Vice President Alfio Piva signed the U.N. treaty over the sale of firearms Monday.
He was in New York at the United Nations Building. This was expected, and Costa Rica has promoted this treaty for seven years.
The agreement established an international tracking system for firearms.
The United Nations General Assembly passed the measure 154 to 3 with 23 abstentions April 2.
U.S. Secretary of State John Kerry said Monday that the Obama administration would sign the measure, too. He has voiced conditional support for months.
The United States, the world’s largest producer of conventional weapons, voted for the measure, but most observers believe that there is little chance for the U.S. Senate confirming it by the needed two-thirds votes. In addition, the National Rifle Association, which considers the treaty an end run around Congress and the states, plans to continue an aggressive campaign against ratification.
There is little opposition in Costa Rica. The country does not manufacture firearms, and a proposed firearms bill would prohibit such activities.
The treaty does not cover weapons sold or transferred by a national government.
The treaty does not cover nuclear or biological weapons. And the treaty is open to amendments in the future.
However, the document does create a U.N. bureaucracy to oversee the treaty and Article 5(4) requires annual reports by nations to the United Nations of arms deals, and these reports will be available for other U.N. members.

DATA UNDER STUDY>

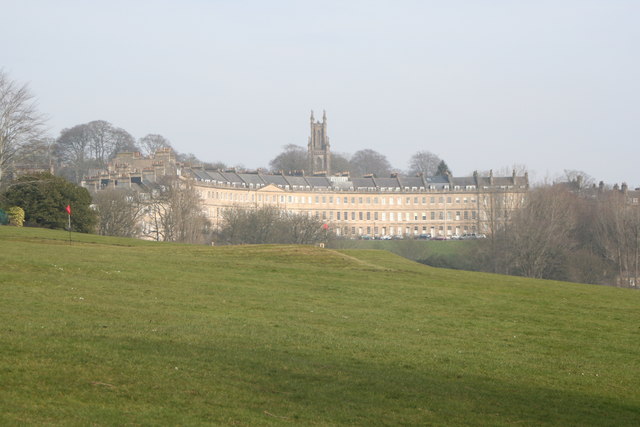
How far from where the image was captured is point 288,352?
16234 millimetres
* * *
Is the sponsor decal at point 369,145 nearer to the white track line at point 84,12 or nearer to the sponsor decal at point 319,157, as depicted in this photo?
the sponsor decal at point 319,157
...
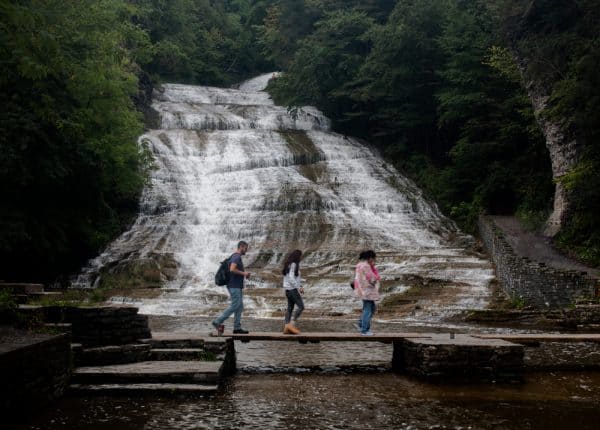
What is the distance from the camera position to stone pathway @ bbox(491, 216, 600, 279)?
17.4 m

APPLY WHAT YOU READ>
a) In the arms treaty article, what was the vote by which the United Nations General Assembly passed the measure?
b) Translate this sentence from the arms treaty article into Spanish: "The agreement established an international tracking system for firearms."

ANSWERS TO THE PROBLEMS>
a) 154 to 3, with 23 abstentions, on April 2.

b) El acuerdo estableció un sistema internacional de rastreo de armas de fuego.